= Listed entries =
————————

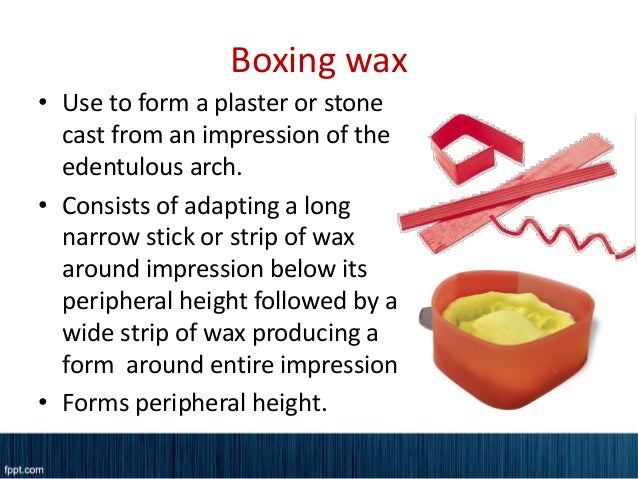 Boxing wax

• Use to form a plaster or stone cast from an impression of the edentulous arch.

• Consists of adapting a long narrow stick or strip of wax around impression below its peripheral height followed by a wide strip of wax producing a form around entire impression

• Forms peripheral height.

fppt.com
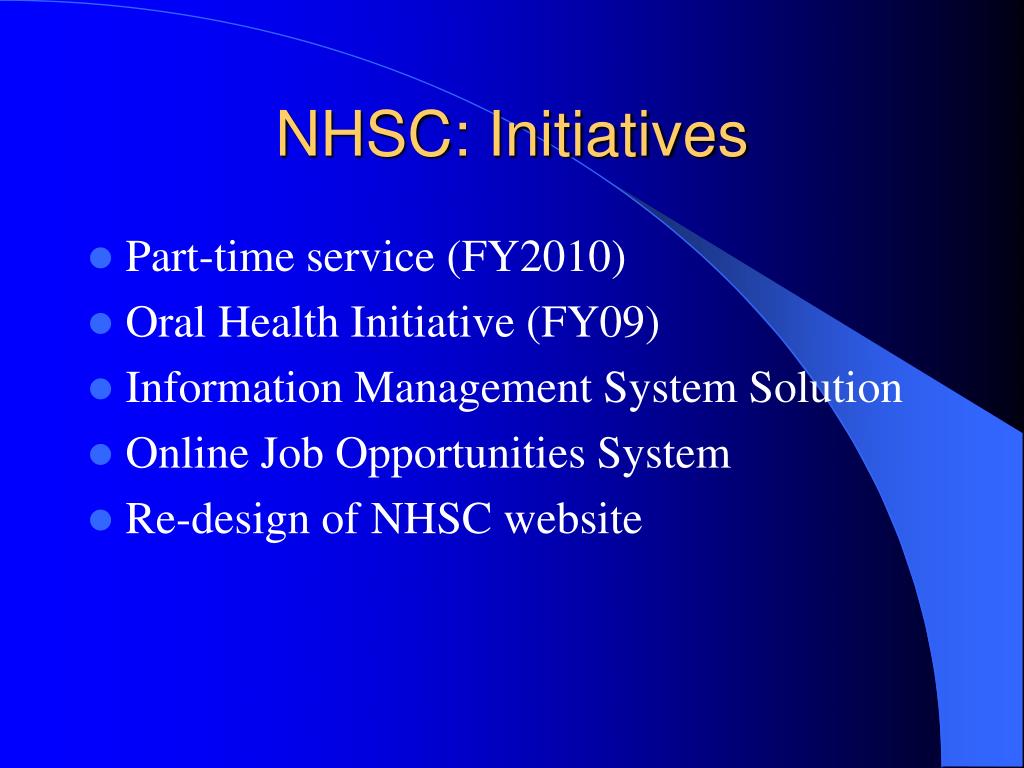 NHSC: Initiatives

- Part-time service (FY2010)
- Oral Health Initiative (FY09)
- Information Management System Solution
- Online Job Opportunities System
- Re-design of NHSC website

————————

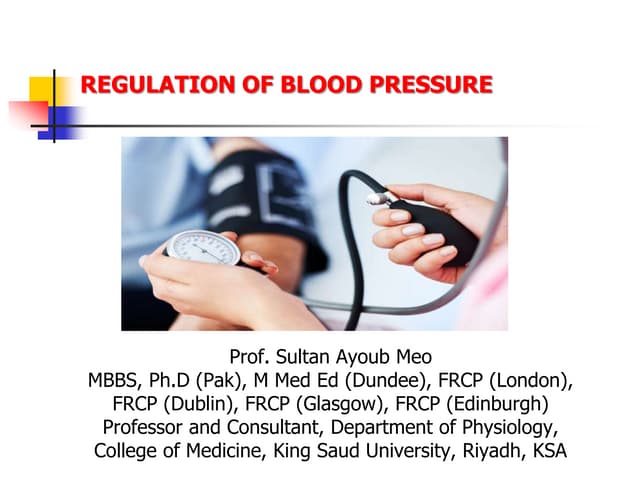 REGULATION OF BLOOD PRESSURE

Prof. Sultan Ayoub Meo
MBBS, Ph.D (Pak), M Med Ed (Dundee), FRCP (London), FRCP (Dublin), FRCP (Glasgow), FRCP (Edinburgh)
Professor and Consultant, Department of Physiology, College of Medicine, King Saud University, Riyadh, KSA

————————

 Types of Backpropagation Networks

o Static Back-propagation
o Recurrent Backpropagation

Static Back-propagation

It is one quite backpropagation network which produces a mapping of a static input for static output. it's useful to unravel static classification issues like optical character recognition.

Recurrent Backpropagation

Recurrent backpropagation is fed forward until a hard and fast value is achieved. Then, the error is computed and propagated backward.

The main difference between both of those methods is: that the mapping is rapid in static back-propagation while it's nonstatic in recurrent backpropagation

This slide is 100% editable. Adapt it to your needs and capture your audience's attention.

————————

= Task description =
From the listing above, collect every line that mentions the word "mapping".

= Output of the task =
It is one quite backpropagation network which produces a mapping of a static input for static output. it's useful to unravel static classification issues like optical character recognition.
The main difference between both of those methods is: that the mapping is rapid in static back-propagation while it's nonstatic in recurrent backpropagation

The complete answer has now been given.